Before CUDAHY and COFFEY, Circuit Judges, and FAIRCHILD, Senior Circuit Judge.


ORDER

Charles Rogers petitioned the district court for a writ of habeas corpus pursuant to 28 U.S.C. § 2254. He brings this pro se appeal following dismissal for failure to exhaust his claims in available state fora. Because state remedies exist and Rogers has yet to avail himself of them, we affirm.

A Milwaukee County Circuit Court judge sentenced Rogers to life imprisonment on December 7, 1989 for the commission of first degree murder while using a dangerous weapon, a violation of WIS.STATS. §§ 940.01 and 939.63(1) (a). He filed a timely notice of his intent to pursue post-conviction relief and trial transcripts were ordered on January 17, 1990. William J. Tyroler, an Assistant Public Defender appointed to represent Rogers in post-conviction proceedings, notified him in a letter dated January 19, 1990 that " [w]e are in the process of obtaining the court record and transcripts relating to your case." Pleadings, filed Oct. 30, 1990, at 9.

That process continued and is the basis for this appeal. Rogers wrote Tyroler on April 21, 1990, demanding that he obtain all trial transcripts. Tyroler responded on May 1, 1990, explaining that a total of fourteen transcripts, from two court reporters, were missing. He further noted that one of the two reporters estimated that she could finish the transcripts in another forty-five days. Tyroler closed the correspondence by assuring Rogers that he was "doing everything to speed up delivery." Id. Citing a backlog, the other reporter requested a thirty-day extension from the Milwaukee County Circuit Court on May 4, 1990.1 

A conflict of interest required the appointment of new counsel. Private attorney Michael L. Chernin took over on July 6, 1990. On July 11, 1990, the court issued an order directing Chernin to take necessary action to file the transcripts, which he said he received on August 17, 1990, Pleadings, filed Oct. 30, 1990, at 3, exactly seven months after the initial request for their production. In early September, Rogers terminated the attorney-client relationship. Appellant's Reply Brief, filed July 15, 1991, Exhibit I. On September 19, 1990, the Wisconsin Court of Appeals ordered immediate appointment of new counsel and granted Rogers an extension of sixty days in which to file a notice of appeal or post-conviction motion.2  Id.
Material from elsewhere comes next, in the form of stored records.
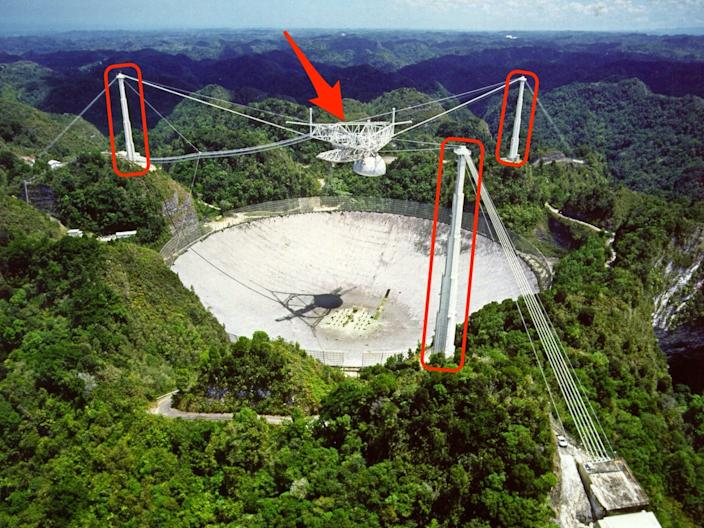 arecibo radio antenna observatory puerto rico overhead view 20050805 naic national science foundation nsf labeled 1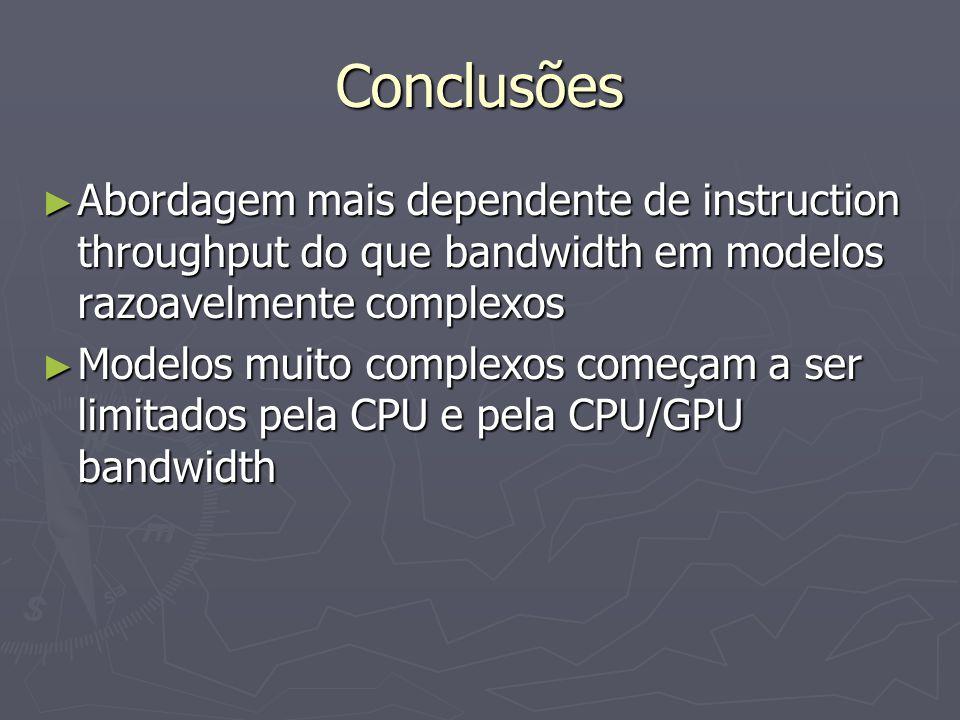 Conclusões Abordagem mais dependente de instruction throughput do que bandwidth em modelos razoavelmente complexos.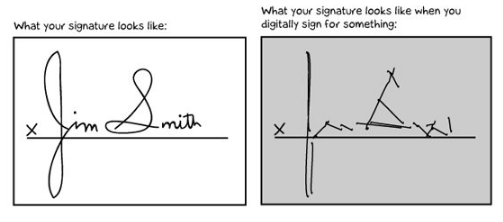Electronic signature in PDF
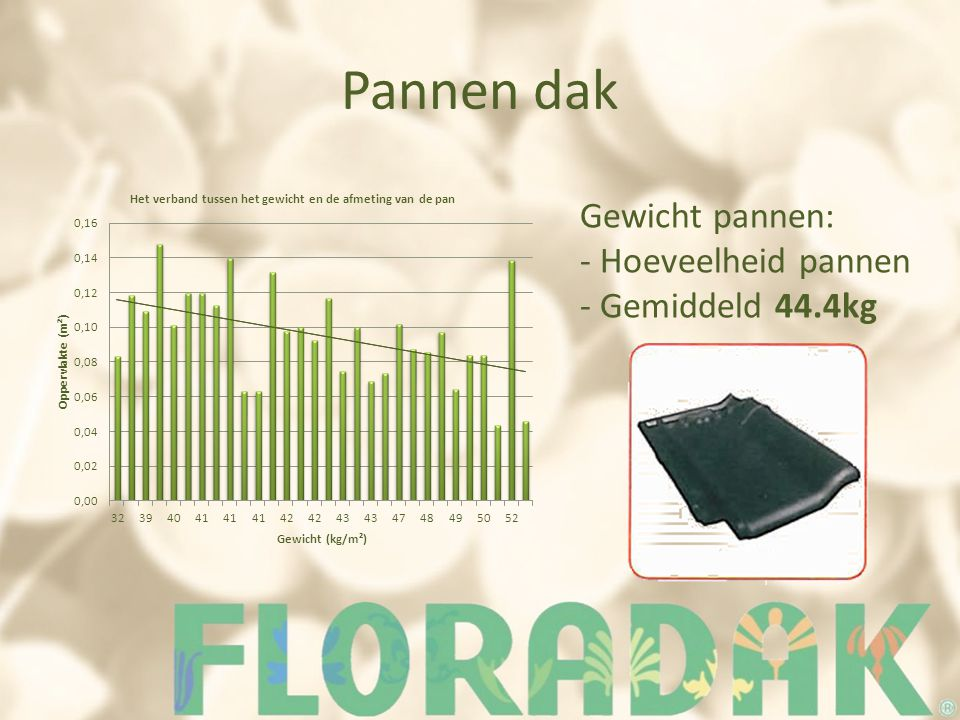 Pannen dak Gewicht pannen: Hoeveelheid pannen Gemiddeld 44.4kg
During these proceedings in the state system, on July 25, 1990, Rogers filed a pro se petition in federal court for a writ of habeas corpus pursuant to 28 U.S.C. § 2254. He alleged violations of his federal constitutional rights on several grounds.3  On each of the lines of the standard form inquiring whether the petitioner had appealed the case in a state tribunal, Rogers wrote "N.A. The State has refused to produce my transcripts for purpose of appeal." Pleadings at 1. He neglected to state, however, from whom he had requested the transcripts, or exactly which parties had refused to produce them. In a subsequent letter to the district court dated August 23, 1990, Rogers accused Chernin of incompetence and ineffectiveness. He did not elaborate but indicated that he would not permit Chernin to represent him on appeal in state court.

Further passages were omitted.